Hildgard von Bingen
(1)
Der Mensch in
der Verantwortung
(LIBER VITAE MERITORUM)
Zu Beginn meines einundsechzigsten
Lebensjahres also, im Jahre 1158 nach der Menschwerdung des Herrn, da der
Apostolische Stuhl bedrängt war und Kaiser Friedrich das Römische Reich
regierte, da hörte ich eine Stimme vom Himmel zu mir sprechen: „Du, der du von
deiner Kindheit an durch den Geist des Herrn nicht auf leibliche Weise, sondern
geistig in der wahren Schau unterwiesen wurdest, verkünde nun das, was du jetzt
siehst und hörst. Denn von Beginn deiner Schau an wurden dir einige
Erscheinungen gleichsam wie flüssige Milch gezeigt; andere wieder wurden dir
gleich einer erquickenden, leichten Speise angeboten; noch andere wurden dir wie
feste und vollkommne Nahrung angewiesen. So rede denn auch jetzt wiederum nach
Mir und nicht nach dir, und schreibe Mir nach und nicht dir nach!“
Auszug:
Das will so verstanden sein: Ermahnt durch den
Heiligen Geist sollen wir in wahrhafter Gesinnung hinzutreten zur höchsten
Glückseligkeit, und in Friedfertigkeit sollen wir das Gute beginnen, um es in
Frömmigkeit zu vollenden. Denn im Frieden entbrennt die brüderliche Liebe, und
die Frömmigkeit beachtet in Gottes Nachfolge alle Lebensbedürfnisse des
Menschen.

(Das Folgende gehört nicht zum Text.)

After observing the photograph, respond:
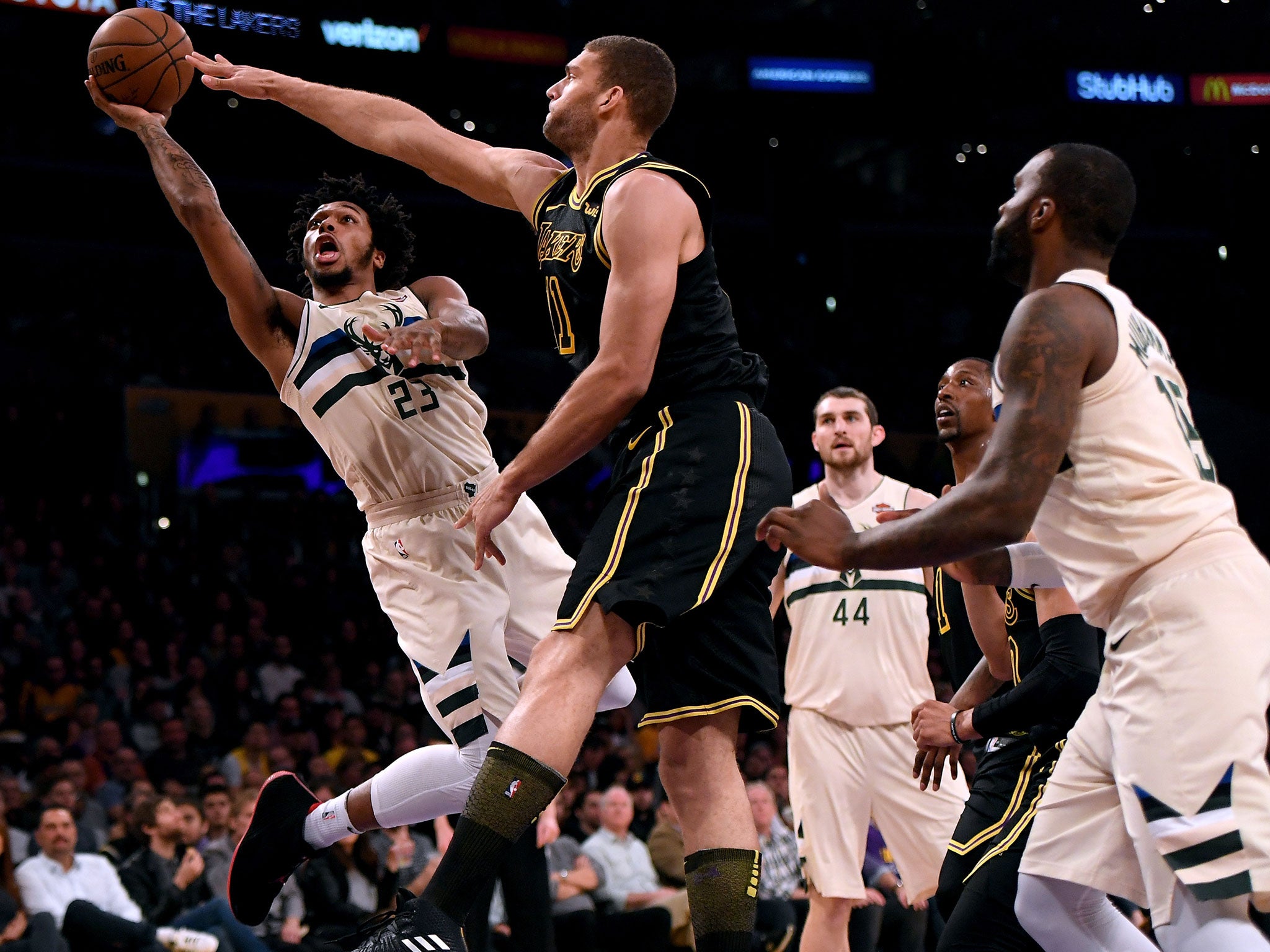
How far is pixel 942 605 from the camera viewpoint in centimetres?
566

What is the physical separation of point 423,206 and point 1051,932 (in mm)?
21845

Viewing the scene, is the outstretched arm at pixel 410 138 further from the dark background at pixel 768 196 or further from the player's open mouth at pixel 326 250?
the dark background at pixel 768 196

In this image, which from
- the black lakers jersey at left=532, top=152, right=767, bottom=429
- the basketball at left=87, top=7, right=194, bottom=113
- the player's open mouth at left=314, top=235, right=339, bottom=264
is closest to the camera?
the black lakers jersey at left=532, top=152, right=767, bottom=429

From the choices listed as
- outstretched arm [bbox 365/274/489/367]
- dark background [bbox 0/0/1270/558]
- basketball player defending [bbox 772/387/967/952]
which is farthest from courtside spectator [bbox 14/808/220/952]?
dark background [bbox 0/0/1270/558]

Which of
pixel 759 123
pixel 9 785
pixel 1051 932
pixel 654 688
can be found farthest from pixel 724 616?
pixel 759 123

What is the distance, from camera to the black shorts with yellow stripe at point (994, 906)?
4145mm

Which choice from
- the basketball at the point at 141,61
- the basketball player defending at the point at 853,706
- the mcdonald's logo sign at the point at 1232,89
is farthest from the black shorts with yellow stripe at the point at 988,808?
the mcdonald's logo sign at the point at 1232,89

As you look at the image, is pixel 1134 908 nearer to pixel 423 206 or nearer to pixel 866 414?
pixel 866 414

Und so sollen wir in der reinen und. einfachen Vollendung des wahren
Glaubens unseres Herzens (und nicht in bösartiger Zwiespältigkeit, mit der ein
Mensch in seinem Eigensinn sich dieses aussucht und jenes ablehnt) auch in
unseren Herzen besprengt werden mit den Wassern der Schrift. Das Wissen, das uns
zu bösen Taten treibt, sollen wir von uns abwerfen, um mit den einzelnen Worten
dieser Schrift zu suchen, wer Gott sei und was uns Seine Werke bedeuten. So
machen wir das Gewissen in uns wieder rein, das, durch Adams Fall von den
Schuppen des Todes umdüstert, nur zu oft seinen Glauben und seine Werke
verleugnet. Unser inneres Leben ist nämlich so lange nicht lauter, ehe wir nicht
gereinigt sind von unserer Schuld, und zwar so, daß auch unser Leib sichtbarlich
durchflutet wird vom Wasser der Taufe, das der Heilige Geist unsichtbar läutert
und lebendig macht, damit der Sündenschmutz von der Seele gewaschen und die gar
elende Natur des Fleisches von seinem unreinen Geifer im Bad erfrischt werde.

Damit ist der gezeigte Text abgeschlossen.